◆ Sorular ve görevler
[a] Aşağıdaki ifadelerin her biri sayfa alıntısıyla uyuşuyor mu? Her birine evet ya da hayır diye yanıt verin ve kararı belirleyen sözleri alıntıdan aynen aktarın.
(i) İnsanlara felsefe ve sosyoloji gibi konular verilirse melankolik olurlar.
(ii) Evler yanmaz duruma getirildikten sonra itfaiyecilere yeni bir görev verilmedi.
(iii) Bitişik evdeki kitap dolu bir silaha benzetilir.
[b] Sayfa alıntısına göre şu soruları yanıtlayın:
(i) Iowa'da geçen yıl ne kadar yetiştirildiği sorulacak ürün hangisidir?
(ii) "Sakin ol" sözü kime söyleniyor?
(iii) Yeni görev verildikten sonra itfaiyeciler neler oldular?

◆ Sayfa alıntısı
********************
14 Nisan 2018 Cumartesi

Fahrenheit 451

fahrenheit 451 ile ilgili görsel sonucu

"...eğer adamın politik bakımdan mutsuz olmasını istemiyorsan, ona iki yönlü bir soru verme, tek yönlüsünü sor. Daha da iyisi hiç sorma. Bırak savaş diye bir sözcük olduğunu unutsun. Eğer hükümet yeterli çalışmıyorsa, çok işi varsa, vergiler deli gibiyse bırak öyle kalsın, bunun için insanların endişelenmesi daha mı iyi? Sakin ol, Montag. Onlara yarışmalar düzenle, en tutulan şarkıların adlarını sor, devletlerin başkentlerinin adlarını sor, geçen yıl Iowa'da ne kadar mısır yetiştirilmiş, onu sor, bilsinler kazansınlar. Onları patlamalarına neden olmayacak bilgilerle doldur. Öyle lanet olası olaylarla onları donat ki, kendilerini bilgileriyle gerçekten parlak kişiler sansınlar. Böylece düşündüklerini zannetsinler. Hiç kımıldamadan hareket ettiklerine inansınlar. O zaman mutlu olacaklardır, çünkü bu tür olaylar ve konular hiç mi hiç değişmezler. Onlara felsefe, sosyoloji gibi esnek konular verme, olayları bağdaştırmak için. O zaman melankolik olurlar. Bugün birçok adamın yapabildiği gibi, TV antenini ayırıp, yeniden birleştiren kişi, tüm evreni ölçüp biçen, eşitlik arayan kişiden çok daha mutludur."
 “Bitişik evdeki kitap, dolu bir silahtır. Yakın gitsin. Silah ateş etmesin. Adamın kafasını koparın. İyi okumuş bir adamın hedefi olmayacağını kim bilebilir ki? Ben mi? Ben böylelerini hazmedemem, bir dakika bile… Sonunda tüm dünyada evlerin hepsi yanmaz duruma getirilince, eski amaçla itfaiyecilere gerek kalmadı. O zaman onlara yeni bir görev verildi; barışın koruyucuları olarak, resmi sansürcüler, yargıçlar, infazcılar oldular. İşte sen ve ben bunlardan biriyiz”
********************
◆ Veri bölümü
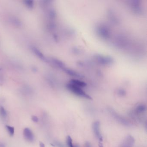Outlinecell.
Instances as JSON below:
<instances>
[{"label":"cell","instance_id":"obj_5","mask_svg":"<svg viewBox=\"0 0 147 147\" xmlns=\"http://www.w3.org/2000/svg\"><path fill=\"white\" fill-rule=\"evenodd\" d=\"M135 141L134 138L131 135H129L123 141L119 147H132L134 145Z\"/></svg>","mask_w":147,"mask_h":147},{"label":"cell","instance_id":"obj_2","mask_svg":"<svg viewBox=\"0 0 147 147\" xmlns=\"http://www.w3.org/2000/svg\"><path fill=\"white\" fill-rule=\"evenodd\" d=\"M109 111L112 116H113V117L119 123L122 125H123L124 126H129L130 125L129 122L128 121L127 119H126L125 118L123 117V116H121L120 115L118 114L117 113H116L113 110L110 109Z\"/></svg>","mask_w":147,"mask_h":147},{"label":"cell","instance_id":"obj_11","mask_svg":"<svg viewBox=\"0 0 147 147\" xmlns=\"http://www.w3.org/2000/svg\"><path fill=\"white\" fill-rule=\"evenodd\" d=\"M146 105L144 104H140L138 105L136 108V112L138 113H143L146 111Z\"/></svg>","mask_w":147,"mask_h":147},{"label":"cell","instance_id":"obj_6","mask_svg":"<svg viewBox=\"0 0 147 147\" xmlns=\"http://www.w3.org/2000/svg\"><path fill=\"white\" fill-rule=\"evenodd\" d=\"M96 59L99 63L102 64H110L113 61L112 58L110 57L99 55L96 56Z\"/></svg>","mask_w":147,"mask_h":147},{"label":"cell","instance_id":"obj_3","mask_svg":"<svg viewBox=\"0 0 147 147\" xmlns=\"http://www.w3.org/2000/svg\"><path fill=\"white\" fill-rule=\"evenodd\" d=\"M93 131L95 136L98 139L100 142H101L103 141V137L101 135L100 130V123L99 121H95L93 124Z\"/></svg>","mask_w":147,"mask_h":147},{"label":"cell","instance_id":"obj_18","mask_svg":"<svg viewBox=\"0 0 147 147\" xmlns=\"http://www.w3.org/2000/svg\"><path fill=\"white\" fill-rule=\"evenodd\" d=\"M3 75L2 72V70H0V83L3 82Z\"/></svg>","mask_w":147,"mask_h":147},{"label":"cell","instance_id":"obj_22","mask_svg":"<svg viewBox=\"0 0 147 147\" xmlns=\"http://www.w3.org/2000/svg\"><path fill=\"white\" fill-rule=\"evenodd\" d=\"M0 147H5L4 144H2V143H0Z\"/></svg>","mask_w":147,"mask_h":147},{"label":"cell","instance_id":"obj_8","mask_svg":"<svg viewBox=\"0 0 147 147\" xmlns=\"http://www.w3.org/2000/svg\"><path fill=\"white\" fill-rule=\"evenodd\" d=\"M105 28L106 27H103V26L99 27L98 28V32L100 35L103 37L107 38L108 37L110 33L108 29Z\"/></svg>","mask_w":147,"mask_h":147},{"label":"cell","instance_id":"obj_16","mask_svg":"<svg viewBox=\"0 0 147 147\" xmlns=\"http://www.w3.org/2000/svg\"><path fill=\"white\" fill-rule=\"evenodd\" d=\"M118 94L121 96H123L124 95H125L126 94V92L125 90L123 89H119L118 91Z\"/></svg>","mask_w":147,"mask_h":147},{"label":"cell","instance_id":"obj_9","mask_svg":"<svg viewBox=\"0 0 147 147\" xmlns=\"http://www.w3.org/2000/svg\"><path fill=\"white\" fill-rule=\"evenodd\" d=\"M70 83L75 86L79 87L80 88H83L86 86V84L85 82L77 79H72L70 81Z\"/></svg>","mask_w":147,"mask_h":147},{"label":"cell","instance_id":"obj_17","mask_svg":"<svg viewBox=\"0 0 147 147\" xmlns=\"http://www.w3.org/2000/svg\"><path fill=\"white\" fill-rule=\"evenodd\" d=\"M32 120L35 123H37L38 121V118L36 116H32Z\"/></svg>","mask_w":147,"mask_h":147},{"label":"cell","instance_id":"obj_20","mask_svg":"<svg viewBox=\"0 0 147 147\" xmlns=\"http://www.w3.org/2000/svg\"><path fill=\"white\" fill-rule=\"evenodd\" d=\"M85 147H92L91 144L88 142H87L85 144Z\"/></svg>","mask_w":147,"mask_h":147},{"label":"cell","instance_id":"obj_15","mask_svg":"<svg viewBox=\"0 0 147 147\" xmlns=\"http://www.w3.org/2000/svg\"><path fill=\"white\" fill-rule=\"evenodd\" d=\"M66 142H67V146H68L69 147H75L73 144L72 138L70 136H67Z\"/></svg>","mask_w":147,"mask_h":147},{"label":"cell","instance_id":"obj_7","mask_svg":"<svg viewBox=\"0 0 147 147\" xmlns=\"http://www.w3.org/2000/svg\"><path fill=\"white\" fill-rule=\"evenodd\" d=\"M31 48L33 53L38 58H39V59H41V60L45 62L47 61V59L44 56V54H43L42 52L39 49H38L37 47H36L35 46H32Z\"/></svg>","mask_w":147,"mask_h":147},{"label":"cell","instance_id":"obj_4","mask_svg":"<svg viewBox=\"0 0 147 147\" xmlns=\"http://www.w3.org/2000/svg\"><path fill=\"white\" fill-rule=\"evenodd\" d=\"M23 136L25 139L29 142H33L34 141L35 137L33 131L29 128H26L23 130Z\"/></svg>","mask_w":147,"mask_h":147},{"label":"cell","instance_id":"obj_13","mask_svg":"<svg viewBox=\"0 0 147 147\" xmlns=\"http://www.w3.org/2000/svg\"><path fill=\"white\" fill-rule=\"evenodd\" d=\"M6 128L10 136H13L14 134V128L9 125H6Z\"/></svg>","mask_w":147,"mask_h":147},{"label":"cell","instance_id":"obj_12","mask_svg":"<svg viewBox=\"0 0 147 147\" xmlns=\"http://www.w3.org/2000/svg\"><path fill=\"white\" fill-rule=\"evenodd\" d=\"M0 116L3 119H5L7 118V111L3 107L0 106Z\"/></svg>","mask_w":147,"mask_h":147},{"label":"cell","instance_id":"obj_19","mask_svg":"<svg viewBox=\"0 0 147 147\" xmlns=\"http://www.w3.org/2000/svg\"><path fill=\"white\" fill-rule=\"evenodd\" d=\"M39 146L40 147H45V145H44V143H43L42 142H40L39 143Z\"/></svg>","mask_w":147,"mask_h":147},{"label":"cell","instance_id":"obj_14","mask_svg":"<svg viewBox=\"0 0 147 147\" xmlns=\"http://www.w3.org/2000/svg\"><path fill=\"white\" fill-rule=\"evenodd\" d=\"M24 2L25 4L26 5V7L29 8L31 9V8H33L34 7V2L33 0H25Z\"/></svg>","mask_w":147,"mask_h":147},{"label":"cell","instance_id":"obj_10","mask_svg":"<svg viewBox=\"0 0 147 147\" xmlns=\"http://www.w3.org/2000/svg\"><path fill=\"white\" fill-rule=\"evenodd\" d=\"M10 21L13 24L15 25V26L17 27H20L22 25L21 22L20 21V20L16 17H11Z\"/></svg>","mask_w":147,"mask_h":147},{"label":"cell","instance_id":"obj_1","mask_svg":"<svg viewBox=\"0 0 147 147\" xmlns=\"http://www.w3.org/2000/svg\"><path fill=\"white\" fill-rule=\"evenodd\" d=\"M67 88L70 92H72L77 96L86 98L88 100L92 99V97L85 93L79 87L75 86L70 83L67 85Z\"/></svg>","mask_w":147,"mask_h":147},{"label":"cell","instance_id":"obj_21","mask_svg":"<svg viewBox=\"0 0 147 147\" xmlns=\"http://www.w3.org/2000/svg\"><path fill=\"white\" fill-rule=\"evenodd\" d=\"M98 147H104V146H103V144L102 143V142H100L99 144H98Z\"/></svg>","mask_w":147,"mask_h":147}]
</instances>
********************
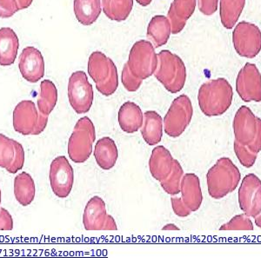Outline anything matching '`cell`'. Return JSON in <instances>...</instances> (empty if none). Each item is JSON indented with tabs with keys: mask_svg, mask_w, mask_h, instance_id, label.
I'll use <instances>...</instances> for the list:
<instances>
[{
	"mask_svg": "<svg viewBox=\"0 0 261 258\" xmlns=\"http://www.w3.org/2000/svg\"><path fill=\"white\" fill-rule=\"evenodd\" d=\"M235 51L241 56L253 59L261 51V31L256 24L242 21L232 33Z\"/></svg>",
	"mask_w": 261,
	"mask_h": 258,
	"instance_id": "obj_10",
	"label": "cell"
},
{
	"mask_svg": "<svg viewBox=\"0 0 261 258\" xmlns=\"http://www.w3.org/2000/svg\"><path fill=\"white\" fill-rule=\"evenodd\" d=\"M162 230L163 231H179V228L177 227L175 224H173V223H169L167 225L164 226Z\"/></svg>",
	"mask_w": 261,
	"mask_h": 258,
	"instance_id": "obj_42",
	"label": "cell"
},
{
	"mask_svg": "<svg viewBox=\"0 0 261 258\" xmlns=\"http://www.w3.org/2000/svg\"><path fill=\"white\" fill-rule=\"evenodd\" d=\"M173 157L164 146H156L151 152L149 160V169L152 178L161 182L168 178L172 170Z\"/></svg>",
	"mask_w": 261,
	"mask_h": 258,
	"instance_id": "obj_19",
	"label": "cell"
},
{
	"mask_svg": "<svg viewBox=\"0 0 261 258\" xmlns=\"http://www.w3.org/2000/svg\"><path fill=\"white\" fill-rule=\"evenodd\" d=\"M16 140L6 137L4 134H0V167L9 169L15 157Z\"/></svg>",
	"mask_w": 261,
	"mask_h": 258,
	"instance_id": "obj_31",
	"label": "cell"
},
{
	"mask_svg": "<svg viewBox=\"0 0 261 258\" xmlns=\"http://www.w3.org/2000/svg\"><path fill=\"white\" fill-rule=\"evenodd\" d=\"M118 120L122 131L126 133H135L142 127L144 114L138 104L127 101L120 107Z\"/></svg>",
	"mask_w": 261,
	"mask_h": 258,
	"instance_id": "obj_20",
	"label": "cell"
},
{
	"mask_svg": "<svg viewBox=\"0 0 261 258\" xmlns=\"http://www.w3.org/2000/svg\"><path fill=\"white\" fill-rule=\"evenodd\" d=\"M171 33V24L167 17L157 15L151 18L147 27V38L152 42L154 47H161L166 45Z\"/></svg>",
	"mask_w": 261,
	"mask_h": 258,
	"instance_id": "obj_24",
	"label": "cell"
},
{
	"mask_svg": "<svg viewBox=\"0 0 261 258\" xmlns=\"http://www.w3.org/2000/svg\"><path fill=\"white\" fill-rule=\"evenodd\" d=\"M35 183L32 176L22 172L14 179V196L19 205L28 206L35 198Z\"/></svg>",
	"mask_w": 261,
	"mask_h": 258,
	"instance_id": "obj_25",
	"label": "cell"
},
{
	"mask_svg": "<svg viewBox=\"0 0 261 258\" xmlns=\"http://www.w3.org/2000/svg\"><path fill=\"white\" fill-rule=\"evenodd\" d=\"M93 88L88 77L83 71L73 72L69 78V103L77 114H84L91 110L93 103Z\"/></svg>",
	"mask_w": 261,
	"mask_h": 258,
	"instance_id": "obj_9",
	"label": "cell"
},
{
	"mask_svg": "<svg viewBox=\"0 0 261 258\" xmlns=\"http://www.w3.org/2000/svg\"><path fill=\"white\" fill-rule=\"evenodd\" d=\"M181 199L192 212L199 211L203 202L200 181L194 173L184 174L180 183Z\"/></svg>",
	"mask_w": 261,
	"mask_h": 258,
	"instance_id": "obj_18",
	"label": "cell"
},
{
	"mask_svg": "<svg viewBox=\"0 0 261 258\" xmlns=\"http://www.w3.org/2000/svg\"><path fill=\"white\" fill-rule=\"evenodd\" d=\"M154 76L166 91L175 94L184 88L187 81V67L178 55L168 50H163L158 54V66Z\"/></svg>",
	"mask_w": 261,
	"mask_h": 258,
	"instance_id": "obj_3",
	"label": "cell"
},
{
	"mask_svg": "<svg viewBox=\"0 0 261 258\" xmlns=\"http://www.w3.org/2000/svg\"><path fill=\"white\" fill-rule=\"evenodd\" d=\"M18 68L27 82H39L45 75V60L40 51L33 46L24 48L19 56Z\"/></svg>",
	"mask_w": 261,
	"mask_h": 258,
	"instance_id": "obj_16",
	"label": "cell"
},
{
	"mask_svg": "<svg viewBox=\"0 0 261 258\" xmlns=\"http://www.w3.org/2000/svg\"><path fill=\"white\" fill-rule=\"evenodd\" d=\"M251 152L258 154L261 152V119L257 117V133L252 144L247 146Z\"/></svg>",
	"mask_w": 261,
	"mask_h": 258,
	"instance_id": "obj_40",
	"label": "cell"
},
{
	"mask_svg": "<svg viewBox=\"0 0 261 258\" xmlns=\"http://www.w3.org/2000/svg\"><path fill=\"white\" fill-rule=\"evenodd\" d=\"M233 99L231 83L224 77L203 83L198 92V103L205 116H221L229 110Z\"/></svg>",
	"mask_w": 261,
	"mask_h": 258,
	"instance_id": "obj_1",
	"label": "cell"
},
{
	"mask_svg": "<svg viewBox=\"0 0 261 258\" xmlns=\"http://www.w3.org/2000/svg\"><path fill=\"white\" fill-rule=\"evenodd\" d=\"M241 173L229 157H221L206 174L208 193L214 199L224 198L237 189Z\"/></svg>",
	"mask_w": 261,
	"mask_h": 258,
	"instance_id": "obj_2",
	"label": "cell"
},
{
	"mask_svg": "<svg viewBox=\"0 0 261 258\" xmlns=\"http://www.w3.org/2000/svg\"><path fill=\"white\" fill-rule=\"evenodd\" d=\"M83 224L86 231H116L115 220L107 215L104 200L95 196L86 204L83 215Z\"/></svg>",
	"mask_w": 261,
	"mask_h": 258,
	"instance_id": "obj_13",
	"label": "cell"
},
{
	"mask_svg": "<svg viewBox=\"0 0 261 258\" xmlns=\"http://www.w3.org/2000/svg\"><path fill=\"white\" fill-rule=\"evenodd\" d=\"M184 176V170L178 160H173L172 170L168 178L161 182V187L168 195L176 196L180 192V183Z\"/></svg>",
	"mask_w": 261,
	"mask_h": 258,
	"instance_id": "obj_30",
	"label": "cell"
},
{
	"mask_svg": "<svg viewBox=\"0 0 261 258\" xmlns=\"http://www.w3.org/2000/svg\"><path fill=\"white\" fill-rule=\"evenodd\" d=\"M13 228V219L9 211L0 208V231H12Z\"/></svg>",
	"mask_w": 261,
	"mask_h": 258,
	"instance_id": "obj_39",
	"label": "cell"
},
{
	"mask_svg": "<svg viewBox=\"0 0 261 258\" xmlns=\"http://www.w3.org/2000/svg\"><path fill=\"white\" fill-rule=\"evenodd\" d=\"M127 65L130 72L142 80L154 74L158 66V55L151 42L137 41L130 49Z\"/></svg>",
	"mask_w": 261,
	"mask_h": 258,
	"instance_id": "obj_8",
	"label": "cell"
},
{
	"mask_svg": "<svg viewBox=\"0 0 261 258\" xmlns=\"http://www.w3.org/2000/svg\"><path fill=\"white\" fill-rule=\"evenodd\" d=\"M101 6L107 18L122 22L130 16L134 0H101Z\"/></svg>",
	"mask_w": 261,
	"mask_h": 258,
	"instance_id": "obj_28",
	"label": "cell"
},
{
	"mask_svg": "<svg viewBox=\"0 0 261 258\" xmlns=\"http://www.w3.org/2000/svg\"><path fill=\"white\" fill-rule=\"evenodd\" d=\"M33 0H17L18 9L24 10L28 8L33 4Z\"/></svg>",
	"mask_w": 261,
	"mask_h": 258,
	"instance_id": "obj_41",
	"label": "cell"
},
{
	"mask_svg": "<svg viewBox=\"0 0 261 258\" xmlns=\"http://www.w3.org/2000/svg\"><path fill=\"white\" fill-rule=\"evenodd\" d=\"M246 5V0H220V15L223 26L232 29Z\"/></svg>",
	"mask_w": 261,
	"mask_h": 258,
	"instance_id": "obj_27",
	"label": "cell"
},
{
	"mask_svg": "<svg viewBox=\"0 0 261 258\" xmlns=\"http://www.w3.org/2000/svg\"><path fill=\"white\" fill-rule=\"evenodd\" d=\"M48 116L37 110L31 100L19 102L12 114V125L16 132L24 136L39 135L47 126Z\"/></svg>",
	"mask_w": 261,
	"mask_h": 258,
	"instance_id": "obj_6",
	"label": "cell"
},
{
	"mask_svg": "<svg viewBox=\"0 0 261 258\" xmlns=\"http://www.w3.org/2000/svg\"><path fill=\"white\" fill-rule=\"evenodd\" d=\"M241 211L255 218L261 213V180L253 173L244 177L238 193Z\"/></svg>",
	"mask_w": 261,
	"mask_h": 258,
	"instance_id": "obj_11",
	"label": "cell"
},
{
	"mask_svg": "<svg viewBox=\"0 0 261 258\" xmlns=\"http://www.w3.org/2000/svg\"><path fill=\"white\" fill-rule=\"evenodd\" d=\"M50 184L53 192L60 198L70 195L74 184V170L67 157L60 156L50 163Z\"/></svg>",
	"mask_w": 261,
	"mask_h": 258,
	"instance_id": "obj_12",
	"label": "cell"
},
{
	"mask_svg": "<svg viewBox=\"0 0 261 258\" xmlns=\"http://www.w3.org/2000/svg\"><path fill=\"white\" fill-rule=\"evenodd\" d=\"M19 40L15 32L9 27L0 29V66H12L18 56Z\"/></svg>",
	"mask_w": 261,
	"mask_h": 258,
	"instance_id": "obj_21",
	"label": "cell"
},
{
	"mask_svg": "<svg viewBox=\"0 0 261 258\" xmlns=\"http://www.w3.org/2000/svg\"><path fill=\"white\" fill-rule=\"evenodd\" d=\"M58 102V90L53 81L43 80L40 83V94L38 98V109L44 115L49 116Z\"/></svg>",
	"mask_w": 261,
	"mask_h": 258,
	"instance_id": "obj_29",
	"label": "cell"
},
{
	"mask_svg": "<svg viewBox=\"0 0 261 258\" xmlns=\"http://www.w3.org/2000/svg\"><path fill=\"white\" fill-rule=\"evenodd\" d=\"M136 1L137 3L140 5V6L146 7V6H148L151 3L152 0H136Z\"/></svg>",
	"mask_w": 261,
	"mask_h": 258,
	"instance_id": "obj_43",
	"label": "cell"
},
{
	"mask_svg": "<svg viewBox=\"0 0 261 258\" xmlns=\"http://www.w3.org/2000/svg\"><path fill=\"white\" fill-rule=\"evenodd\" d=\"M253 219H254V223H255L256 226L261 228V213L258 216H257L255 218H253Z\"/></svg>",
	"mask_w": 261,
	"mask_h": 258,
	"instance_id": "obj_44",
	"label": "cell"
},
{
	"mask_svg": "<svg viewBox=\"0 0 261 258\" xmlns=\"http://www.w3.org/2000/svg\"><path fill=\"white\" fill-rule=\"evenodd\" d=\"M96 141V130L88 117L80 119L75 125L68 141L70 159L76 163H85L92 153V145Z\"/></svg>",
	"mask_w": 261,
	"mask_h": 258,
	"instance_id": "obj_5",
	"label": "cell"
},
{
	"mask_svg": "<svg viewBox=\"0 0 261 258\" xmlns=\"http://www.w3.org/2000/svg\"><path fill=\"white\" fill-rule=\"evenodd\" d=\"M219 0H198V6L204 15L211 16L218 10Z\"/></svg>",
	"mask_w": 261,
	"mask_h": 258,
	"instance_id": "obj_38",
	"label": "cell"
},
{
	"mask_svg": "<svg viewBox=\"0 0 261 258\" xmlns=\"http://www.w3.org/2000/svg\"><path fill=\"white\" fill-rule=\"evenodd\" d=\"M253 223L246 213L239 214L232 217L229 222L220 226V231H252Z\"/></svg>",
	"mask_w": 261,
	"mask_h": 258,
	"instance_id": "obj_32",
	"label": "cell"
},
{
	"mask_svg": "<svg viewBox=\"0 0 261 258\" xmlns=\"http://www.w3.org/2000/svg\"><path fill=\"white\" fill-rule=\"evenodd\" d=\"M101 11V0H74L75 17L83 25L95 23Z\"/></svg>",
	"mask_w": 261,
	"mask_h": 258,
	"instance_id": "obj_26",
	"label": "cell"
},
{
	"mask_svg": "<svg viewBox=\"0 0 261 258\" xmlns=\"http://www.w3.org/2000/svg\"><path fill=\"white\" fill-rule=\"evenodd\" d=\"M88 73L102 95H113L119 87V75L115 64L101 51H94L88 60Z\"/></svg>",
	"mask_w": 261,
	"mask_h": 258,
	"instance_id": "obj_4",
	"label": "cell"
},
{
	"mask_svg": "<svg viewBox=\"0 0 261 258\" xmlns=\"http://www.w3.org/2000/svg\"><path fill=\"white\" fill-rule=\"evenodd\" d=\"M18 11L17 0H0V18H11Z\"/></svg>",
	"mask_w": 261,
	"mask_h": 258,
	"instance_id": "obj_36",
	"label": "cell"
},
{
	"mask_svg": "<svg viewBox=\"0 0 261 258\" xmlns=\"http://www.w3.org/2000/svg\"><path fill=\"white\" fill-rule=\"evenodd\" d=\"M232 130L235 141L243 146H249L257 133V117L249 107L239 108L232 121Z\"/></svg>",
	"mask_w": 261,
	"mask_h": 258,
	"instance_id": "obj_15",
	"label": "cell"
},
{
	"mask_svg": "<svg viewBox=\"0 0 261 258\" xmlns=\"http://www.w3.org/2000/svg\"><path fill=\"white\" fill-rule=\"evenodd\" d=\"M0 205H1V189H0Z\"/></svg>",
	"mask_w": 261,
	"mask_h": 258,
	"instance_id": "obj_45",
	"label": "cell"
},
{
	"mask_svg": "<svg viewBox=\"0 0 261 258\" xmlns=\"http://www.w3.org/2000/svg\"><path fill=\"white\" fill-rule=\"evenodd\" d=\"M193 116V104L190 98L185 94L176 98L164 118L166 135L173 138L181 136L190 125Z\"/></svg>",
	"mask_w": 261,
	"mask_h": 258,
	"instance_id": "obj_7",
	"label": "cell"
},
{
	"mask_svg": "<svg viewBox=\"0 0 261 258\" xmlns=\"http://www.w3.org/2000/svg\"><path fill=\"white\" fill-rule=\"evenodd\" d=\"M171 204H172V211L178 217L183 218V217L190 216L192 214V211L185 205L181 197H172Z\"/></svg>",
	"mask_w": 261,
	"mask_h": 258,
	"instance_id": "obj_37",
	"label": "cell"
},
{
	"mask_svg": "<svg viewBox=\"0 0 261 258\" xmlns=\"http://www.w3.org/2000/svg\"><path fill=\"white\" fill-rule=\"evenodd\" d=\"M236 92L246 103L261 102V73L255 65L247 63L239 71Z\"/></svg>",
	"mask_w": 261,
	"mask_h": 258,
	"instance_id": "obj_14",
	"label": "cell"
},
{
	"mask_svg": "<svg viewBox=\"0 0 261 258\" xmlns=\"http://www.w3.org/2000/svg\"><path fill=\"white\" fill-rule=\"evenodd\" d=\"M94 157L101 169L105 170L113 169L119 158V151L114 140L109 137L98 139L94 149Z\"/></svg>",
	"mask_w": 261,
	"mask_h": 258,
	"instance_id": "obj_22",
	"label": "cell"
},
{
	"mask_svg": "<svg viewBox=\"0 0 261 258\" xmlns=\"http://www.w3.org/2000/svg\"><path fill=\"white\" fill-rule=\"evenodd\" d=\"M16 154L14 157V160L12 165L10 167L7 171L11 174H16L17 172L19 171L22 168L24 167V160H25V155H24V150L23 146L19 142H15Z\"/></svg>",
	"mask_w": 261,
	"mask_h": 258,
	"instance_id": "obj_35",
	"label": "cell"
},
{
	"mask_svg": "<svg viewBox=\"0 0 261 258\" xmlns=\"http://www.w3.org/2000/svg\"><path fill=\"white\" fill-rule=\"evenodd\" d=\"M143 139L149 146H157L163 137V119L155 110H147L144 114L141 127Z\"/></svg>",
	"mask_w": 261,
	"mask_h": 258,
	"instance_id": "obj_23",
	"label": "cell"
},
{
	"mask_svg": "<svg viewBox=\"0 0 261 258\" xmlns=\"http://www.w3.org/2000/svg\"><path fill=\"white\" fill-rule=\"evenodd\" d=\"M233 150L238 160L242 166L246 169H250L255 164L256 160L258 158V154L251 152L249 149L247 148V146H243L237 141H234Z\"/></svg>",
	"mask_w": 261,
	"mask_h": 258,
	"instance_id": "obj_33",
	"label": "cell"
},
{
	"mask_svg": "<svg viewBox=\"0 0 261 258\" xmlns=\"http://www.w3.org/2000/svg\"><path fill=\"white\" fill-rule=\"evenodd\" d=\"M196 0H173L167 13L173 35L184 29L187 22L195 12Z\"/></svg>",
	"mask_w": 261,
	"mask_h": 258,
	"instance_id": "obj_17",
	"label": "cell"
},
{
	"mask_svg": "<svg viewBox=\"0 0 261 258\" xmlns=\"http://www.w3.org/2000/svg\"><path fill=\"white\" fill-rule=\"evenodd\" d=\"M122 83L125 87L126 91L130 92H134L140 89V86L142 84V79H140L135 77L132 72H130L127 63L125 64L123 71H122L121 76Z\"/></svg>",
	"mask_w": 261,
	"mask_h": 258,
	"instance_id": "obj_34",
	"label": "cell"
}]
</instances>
********************
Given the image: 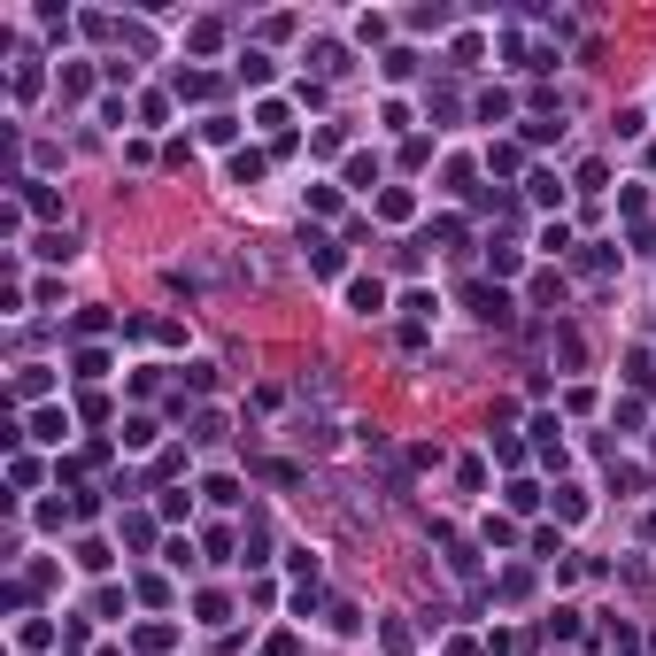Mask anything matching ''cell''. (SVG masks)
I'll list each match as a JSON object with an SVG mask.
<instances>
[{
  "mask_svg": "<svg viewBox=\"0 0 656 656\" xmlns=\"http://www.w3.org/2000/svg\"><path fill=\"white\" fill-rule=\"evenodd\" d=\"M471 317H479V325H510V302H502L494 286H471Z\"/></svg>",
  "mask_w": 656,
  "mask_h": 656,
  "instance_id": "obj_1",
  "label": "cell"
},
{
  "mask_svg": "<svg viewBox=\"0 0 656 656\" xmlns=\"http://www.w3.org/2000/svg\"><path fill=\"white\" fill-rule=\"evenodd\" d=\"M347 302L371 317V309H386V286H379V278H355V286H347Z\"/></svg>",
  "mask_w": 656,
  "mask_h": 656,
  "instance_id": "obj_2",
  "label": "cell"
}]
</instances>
********************
◆ Beklenen yanıtlar
[a]
(i) Evet: "Onlara felsefe, sosyoloji gibi esnek konular verme, olayları bağdaştırmak için. O zaman melankolik olurlar."
(ii) Hayır: "O zaman onlara yeni bir görev verildi"
(iii) Evet: "Bitişik evdeki kitap, dolu bir silahtır."

[b]
(i) Mısır.
(ii) Montag'a.
(iii) Barışın koruyucuları olarak resmi sansürcüler, yargıçlar ve infazcılar oldular.